Auch die Erläuterungen sind sehr sorgfältig ausgeführt. Sie funktionieren auf mehreren Ebenen. Zum einen werden Wörter einfach übersetzt, zum Beispiel Wielands schwäbisches „unfürdenklichen“ als „für unvorstellbar langen“ oder „Vorfahrer“ als „Vorangehende“. Natürlich auch die griechischen und lateinischen Passagen. Zum anderen werden sie kurz erklärt, wobei man sich natürlich immer fragen muss, ob Begriffe wie „Brevier“ oder „Codicis“ inzwischen tatsächlich so unbekannt sind, dass sie erklärungsbedürftig sind.

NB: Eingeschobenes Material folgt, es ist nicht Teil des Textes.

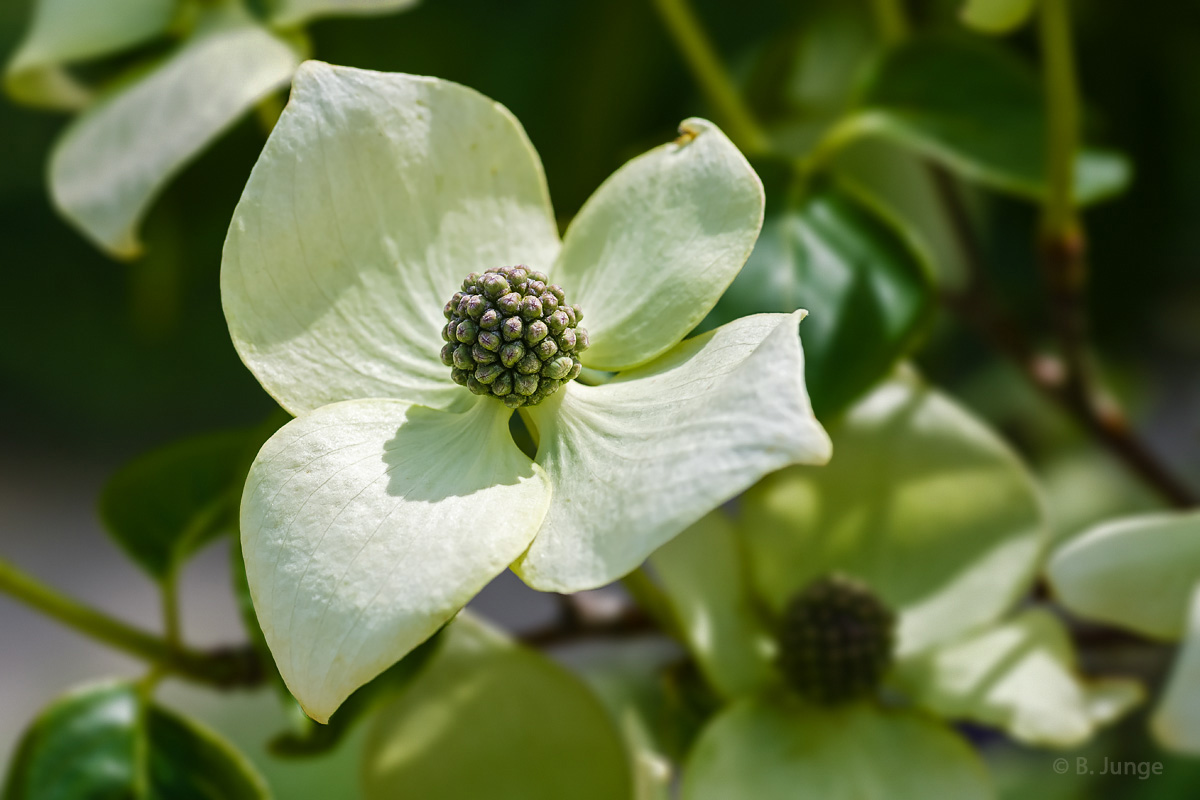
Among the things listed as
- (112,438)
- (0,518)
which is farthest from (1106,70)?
(0,518)

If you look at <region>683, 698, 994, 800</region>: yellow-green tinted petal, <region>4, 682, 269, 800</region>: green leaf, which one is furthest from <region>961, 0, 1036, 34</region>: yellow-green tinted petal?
<region>4, 682, 269, 800</region>: green leaf

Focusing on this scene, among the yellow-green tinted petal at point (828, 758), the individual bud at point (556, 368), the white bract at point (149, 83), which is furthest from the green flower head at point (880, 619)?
the white bract at point (149, 83)

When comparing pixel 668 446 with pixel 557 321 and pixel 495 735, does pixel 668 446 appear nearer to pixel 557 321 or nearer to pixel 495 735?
pixel 557 321

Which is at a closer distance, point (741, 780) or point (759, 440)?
point (759, 440)

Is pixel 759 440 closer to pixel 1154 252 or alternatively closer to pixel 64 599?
pixel 64 599

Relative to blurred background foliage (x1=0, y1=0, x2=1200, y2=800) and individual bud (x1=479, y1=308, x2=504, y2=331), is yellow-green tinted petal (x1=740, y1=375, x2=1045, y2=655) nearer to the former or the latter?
blurred background foliage (x1=0, y1=0, x2=1200, y2=800)
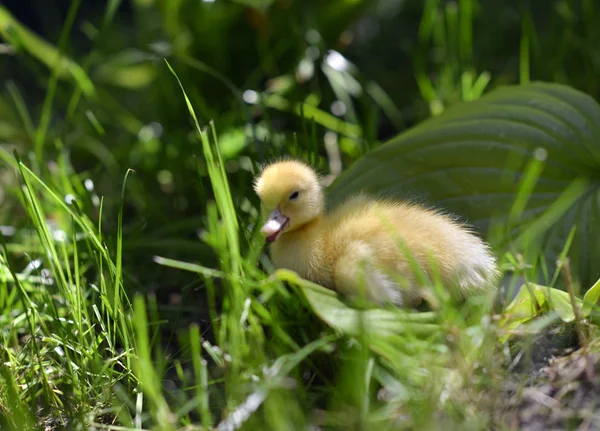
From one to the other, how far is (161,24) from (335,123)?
86 centimetres

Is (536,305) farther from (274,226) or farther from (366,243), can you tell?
(274,226)

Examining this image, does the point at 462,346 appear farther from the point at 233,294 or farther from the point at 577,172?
the point at 577,172

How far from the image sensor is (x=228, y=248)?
1.43 meters

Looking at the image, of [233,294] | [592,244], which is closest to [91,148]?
[233,294]

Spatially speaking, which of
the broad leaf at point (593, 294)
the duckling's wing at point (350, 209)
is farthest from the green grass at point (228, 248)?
the duckling's wing at point (350, 209)

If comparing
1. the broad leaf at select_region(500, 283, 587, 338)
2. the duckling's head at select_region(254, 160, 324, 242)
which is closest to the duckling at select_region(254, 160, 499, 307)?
the duckling's head at select_region(254, 160, 324, 242)

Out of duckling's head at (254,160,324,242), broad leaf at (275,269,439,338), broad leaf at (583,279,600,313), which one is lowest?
broad leaf at (583,279,600,313)

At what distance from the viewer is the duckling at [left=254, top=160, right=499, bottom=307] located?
139 centimetres

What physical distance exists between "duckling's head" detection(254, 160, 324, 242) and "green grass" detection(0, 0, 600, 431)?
9 cm

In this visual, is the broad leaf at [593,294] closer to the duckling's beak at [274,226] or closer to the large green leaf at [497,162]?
the large green leaf at [497,162]

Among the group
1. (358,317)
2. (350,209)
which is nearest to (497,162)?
(350,209)

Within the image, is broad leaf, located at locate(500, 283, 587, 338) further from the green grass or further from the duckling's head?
the duckling's head

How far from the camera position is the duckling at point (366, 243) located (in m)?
1.39

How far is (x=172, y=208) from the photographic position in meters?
2.21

Den Hauptteil und den brauchbarsten Abschnitt der Kommentare nehmen die längeren Erläuterungen ein. Hier werden die Anspielungen, Daten und Namen erklärt, die man nicht im Internet und oft auch nicht in normalen Lexika findet. Vor allem aber sind hier die Zusammenhänge erläutert, sodass man auch versteht, was Wieland in schwer verständlichen Passagen gemeint hat oder gemeint haben könnte. Beispielsweise wird auf Seite 5 im Bericht des fiktiven Herausgebers ein „Febronius“ erwähnt: „Ich schmählte auf den Febronius, und lobte das alberne Buch des Herrn von ***“. Haarklein erläutern die Herausgeber, dass es sich hier um den Trierer Wehbischof und Kirchenrechtshistoriker Johann Nikolaus von Hontheim handelt, der 1763 unter diesem Pseudonym den Papst und die Kurie vehement angriff. Sie stellen auch den Zusammenhang mit Wieland her: „Wieland stand den Febroniaschen Bestrebungen aufgeschlossen gegenüber; seinerzeit hatte er den Druck eines pro-febronianischen, vermutlich von Friedrich Reichsgraf von Stadion und Georg Michael Frank von La Roche gemeinsam verfasstes Flugblatt vermittelt“.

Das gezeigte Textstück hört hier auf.